Geopdf for Middle School teachers’ adventure

Our viewshed during this cruise will be so long and narrow that I found it best when publishing to geopdf to rotate north to the left 85 degrees. Three-line placenames show Lingít over translation over colonial. Colors mostly show bedrock geology, but with a layer for post logging 2nd-growth superposed. At the confluence of Chatham and Icy Straits (oddly, the Atlas shows no Lingít name for these huge features), we will pass from Áak’w into Xutsnoowú Aaní

Finer scale geopdf for explorations on foot
On Friday, March 31st, 2023, we are scheduled to depart Áak’w Tá, little lake bay, for Chatlkoowú, halibut tail (Angoon ferry terminal). It’d be great if a number of teachers and facilitators had this geopdf on their phones, so that all could easily stay dialed in to our position relative to these names and features.
My TOOLS> Field navigation page explains the process of installing and using the cross-platform app Avenza. Any photo you take with your phone along our cruise while Avenza is running can be selected, along with the track, and zipped into a tidy google earth kmz, for sharing your tour and track-pinned images with friends, students and colleagues.
Once we arrive at Aangóon, isthmus town (Angoon) we can stop recording the catamaran track, shut down the coarse-scale cruise.pdf and switch over to angoon2019.pdf. This one’s based on an ArcGIS Online orthophoto, taken June 5, 2019. My knowledge of named features around Angoon is quite limited. It’ll be exciting to add to this place name collection, and perhaps correct errors in what I’ve included so far.
For those of you more nautically oriented, don’t forget the great, free, marine chart pdfs from NOAA. The chart for the first 2/3s of our cruise is 17300.pdf Southern portion is 17320.pdf. These are NOT geopdfs, so you can’t open them in Avenza. For navigation they use another format called ENC. But you can load em to your phone for trips like these, to keep track of soundings, etc on your phone’s pdf-reader. To see where we actually are, just flip back to cruise.pdf. 🙂
Hmmmm, speaking of nautical matters, and since Avenza DOES hold 3 geopdfs at once, I just happened to turn on World_Ocean_Base from ArcGIS Online’s Living Atlas library. Whoa! This raster layer goes mushy and low-res south of Yayikhéen, unseen creek of noise (Funter Bay). But until then, check out this hillshade!

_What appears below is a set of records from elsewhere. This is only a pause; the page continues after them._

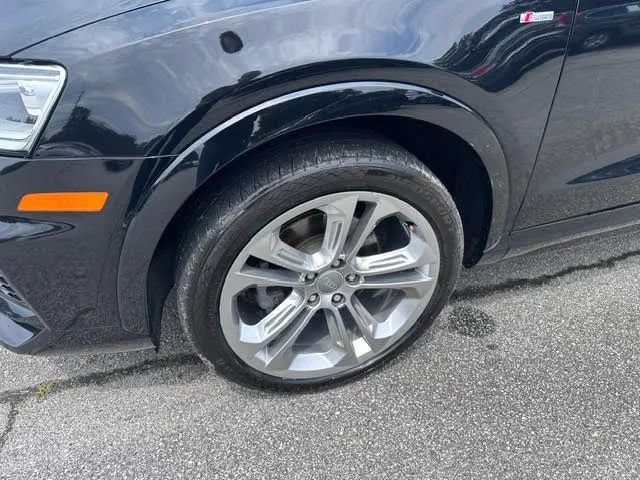 Used 2018 Audi Q3 2.0T Premium AWD/4WD image 7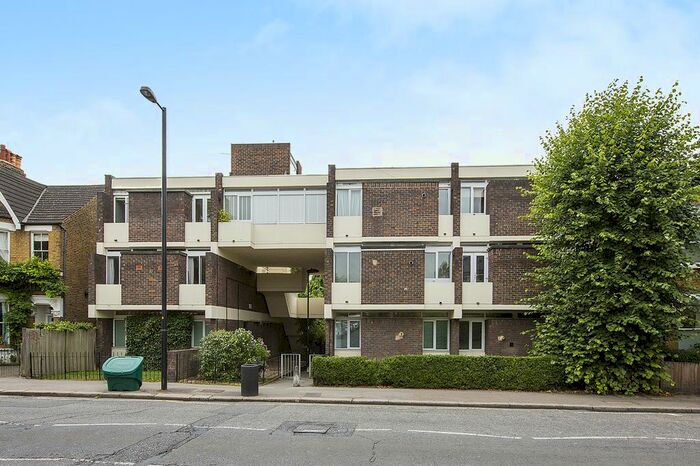 1 Bedroom Flat To Rent In Emmanuel House, South Croxted Road, London, SE21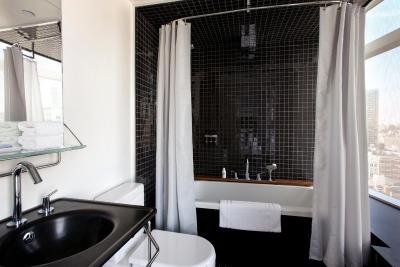 د استاندارد ایست ویلیج-د کوپر اسکوار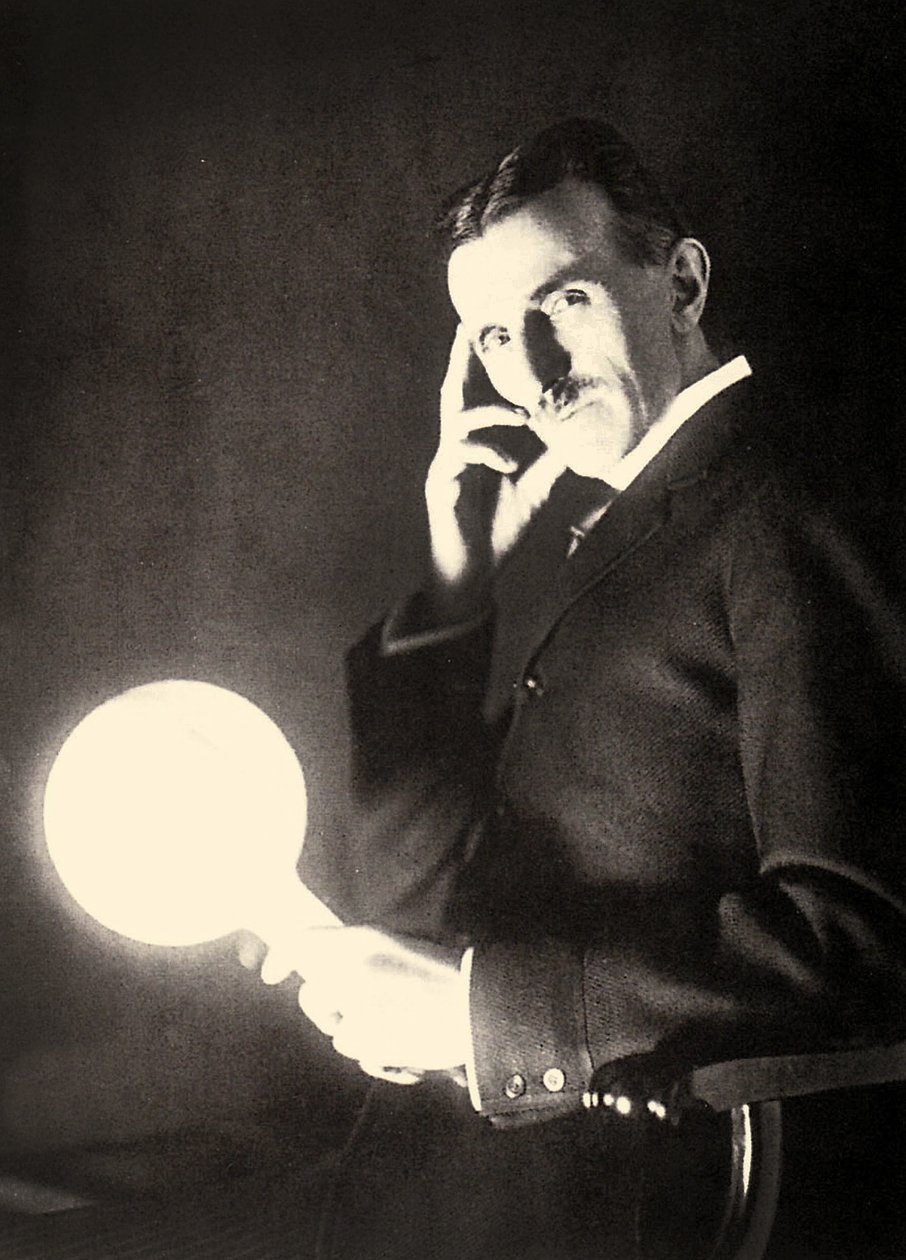 Portret van Nikola Tesla met een gloeilamp verlicht door het elektromagnetische veld van een Tesla-spoel, 1899 door Unbekannt Unbekannt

Submarine topography from Living Atlas. As with previous cruise.pdf, I’ve rotated north left to 85 degrees
In our Fall, 2022 semester UAS Landforms class, we discovered that navigating with these hillshade maps helped to explain currents, upwellings, and concentrations of seabirds and marine mammals.
download bathymetry.pdf (6.5MB)![]()
Stuff to consider bringing: I find that when we’re out in the middle of a huge fiord, cellphone pictures just don’t cut it. A zoom camera comes in handy for reaching out to those faraway stream mouths, summits and cultural sites. Also, if your phone is as old and tired as mine, a recharger battery (at very least, a charging cable) will be appreciated before we arrive at Chatlkoowú. With Avenza, you can go into airplane mode, because it gets its position from your phone’s GPS, not triangulation to cell-towers.